Vaxalon said:
One of my old DM's took the 20-sider from his dice set (this is back in the days of the "low impact plastic" dice in the basic set) and rounded all the corners except those opposite the "20". He thought it would make the 20 come up more often. The joke was on him. He never rolled a 20 on that die again.
True story (because I did it).
It was the early '80s (maybe 1983 or 1984 I think), and I decided to try an experiment. This was back when a d20 just had the numbers 0 to 9 twice and you had to ink or crayon them to tell which ones were 1-10 and which were 11-20.
The fad at the time was to ink one entire side high and the other low, instead of mixing the numbers up.

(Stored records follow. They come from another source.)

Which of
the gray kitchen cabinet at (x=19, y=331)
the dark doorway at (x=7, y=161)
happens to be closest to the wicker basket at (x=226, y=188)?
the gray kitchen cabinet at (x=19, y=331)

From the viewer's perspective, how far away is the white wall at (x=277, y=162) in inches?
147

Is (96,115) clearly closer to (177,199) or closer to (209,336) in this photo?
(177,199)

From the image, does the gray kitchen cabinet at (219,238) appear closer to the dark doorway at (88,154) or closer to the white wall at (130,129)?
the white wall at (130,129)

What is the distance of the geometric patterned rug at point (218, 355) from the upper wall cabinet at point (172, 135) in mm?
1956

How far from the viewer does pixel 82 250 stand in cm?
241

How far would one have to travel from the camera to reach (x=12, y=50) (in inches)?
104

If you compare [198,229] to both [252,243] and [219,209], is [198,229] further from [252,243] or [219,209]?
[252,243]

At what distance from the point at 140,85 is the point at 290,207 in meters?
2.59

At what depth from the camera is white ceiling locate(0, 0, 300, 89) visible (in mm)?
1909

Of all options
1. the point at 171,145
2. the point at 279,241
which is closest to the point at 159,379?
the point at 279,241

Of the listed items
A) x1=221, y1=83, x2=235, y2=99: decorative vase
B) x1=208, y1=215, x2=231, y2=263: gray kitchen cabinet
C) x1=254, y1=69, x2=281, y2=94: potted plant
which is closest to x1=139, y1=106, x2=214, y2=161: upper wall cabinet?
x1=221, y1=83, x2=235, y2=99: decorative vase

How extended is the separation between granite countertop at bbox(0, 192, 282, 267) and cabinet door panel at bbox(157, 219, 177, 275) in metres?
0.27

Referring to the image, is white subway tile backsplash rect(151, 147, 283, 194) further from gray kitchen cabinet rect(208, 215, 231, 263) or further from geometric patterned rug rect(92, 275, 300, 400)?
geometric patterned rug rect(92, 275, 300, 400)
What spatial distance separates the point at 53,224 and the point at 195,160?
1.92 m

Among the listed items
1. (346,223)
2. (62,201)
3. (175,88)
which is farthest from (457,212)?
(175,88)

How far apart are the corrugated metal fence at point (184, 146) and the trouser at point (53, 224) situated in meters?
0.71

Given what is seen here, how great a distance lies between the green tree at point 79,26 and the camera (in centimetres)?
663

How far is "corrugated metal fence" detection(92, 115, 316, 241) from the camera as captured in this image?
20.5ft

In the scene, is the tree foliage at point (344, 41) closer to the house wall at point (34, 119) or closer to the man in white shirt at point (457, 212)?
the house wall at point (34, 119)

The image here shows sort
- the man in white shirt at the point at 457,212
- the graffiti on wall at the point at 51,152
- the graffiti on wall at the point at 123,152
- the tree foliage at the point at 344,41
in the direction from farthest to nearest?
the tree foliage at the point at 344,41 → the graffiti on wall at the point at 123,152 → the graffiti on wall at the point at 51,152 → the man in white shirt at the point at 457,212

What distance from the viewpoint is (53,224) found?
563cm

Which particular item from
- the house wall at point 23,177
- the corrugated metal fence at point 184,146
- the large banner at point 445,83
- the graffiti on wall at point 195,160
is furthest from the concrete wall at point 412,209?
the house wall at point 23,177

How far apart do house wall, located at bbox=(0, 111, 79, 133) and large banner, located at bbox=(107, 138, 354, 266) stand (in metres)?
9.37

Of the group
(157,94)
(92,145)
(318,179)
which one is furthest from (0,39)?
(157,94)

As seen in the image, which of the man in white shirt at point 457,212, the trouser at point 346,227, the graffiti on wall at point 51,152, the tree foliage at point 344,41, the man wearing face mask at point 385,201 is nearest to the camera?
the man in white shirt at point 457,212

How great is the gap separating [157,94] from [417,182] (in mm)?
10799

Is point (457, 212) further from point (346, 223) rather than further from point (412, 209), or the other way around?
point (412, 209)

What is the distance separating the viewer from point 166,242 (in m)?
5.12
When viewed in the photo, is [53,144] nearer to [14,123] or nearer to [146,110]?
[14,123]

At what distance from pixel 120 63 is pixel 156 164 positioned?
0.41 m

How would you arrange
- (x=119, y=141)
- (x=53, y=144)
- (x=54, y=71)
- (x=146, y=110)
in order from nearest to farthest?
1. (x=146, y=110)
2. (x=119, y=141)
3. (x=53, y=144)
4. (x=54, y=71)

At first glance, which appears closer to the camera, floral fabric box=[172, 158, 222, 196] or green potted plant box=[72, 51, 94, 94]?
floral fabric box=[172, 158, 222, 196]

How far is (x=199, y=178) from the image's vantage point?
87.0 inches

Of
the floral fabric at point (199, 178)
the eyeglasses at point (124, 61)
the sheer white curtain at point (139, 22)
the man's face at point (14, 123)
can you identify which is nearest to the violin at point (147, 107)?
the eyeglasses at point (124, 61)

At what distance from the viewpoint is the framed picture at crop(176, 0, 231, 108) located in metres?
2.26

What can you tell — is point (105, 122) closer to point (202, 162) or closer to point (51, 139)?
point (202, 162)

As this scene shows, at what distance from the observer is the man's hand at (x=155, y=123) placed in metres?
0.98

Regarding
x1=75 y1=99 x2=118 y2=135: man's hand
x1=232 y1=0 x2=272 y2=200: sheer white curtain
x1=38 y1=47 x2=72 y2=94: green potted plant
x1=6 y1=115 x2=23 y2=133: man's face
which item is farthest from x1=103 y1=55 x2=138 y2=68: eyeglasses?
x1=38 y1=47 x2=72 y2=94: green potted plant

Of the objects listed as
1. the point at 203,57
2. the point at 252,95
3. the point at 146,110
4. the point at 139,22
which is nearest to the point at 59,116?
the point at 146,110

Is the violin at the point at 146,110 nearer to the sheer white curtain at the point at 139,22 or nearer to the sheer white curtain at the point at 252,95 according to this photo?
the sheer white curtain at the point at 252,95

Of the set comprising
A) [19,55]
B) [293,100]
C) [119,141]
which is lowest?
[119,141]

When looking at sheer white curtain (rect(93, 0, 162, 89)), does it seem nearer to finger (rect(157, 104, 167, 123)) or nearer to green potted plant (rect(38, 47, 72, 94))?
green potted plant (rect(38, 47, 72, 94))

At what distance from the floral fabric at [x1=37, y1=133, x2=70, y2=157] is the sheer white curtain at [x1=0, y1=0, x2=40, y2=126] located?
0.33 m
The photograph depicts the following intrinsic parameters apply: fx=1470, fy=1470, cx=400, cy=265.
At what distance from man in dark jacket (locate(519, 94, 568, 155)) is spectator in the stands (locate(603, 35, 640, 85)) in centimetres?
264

This could be done because each side had a set of 0-9, centered on the zero.
So I took one of my d20s and filed down the edges on the high numbers side. My hypothesis was that it would tend to roll past those edges and stick or end on the 'hard' normal edges, placing the low numbers down and the high numbers up.

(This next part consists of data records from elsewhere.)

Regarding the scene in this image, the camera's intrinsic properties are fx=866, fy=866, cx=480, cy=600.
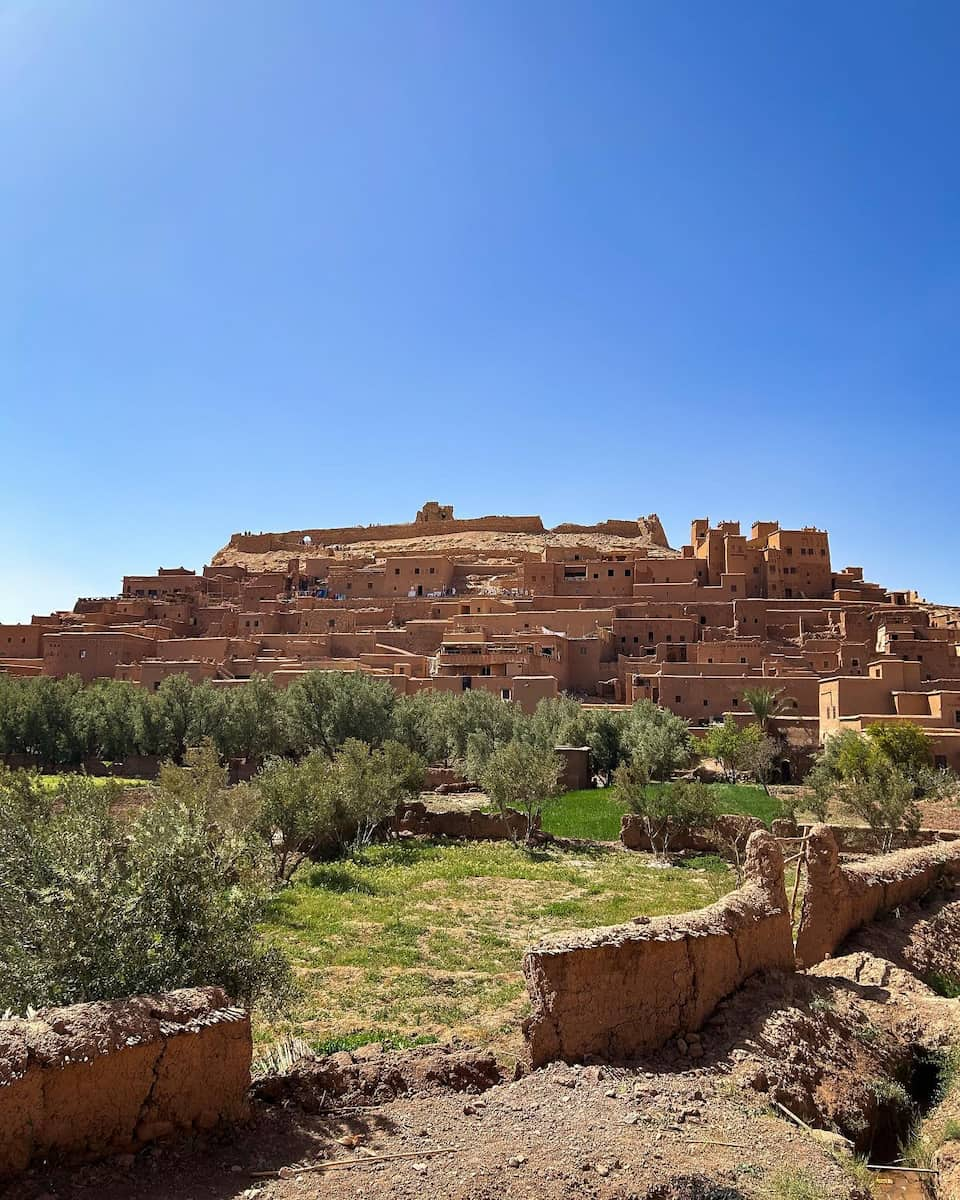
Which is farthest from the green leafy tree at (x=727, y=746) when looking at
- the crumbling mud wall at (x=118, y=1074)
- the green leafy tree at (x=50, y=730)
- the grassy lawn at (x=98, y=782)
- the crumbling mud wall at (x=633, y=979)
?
the crumbling mud wall at (x=118, y=1074)

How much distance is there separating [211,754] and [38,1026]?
47.8 ft

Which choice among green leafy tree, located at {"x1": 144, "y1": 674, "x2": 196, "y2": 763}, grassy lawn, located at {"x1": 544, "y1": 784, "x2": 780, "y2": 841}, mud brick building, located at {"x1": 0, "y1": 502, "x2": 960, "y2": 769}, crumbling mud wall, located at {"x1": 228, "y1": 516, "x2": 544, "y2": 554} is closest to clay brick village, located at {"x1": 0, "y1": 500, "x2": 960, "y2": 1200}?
grassy lawn, located at {"x1": 544, "y1": 784, "x2": 780, "y2": 841}

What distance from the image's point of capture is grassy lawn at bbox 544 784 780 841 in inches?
870

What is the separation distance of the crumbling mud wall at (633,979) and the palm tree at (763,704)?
91.6 ft

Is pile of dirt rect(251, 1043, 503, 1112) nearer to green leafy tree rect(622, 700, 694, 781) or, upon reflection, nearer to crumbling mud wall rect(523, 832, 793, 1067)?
crumbling mud wall rect(523, 832, 793, 1067)

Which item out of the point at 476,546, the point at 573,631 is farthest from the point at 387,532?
the point at 573,631

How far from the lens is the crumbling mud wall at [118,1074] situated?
4.40m

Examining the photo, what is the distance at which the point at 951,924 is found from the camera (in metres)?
10.1

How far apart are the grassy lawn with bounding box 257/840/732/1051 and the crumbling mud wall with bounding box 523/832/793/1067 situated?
103 centimetres

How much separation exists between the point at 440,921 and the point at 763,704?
83.7 ft

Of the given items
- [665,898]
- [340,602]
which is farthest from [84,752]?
[665,898]

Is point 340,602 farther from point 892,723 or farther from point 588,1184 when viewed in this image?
point 588,1184

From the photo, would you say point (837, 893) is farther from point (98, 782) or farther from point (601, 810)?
point (98, 782)

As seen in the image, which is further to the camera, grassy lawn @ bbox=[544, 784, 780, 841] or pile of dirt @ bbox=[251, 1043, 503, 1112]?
grassy lawn @ bbox=[544, 784, 780, 841]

Well, I confided what I had done to one of my friends, but not the DM. We played that evening and my friend and I were amazed at how excellently I rolled. Instead of rolling a single digit half the time, I was above ten at least three quarters of the night. All rolls were made in the open and everyone noticed how great I was rolling. I had effectively loaded the die and it worked great. No one except the one other guy who knew ever noticed anything funny about the die except how high it was rolling.
After the game was over, my buddy and I were convinced that I had made a cheating die. I 'fessed up to the DM and the other players and showed them what I had done. I then took an Xacto knife to the die and drilled a hole through it, so no one (me especially) would be tempted to use that die again.
As exciting as it was to spend the entire evening rolling great, I was never tempted to modify any of my other dice. The excitment was in the rolling and the 'nobody else knows' exclusive knowledge, but it made the game itself less fun.
-Dave
Dang, I had almost forgotten that story. I still have the die, though, in my dice bag.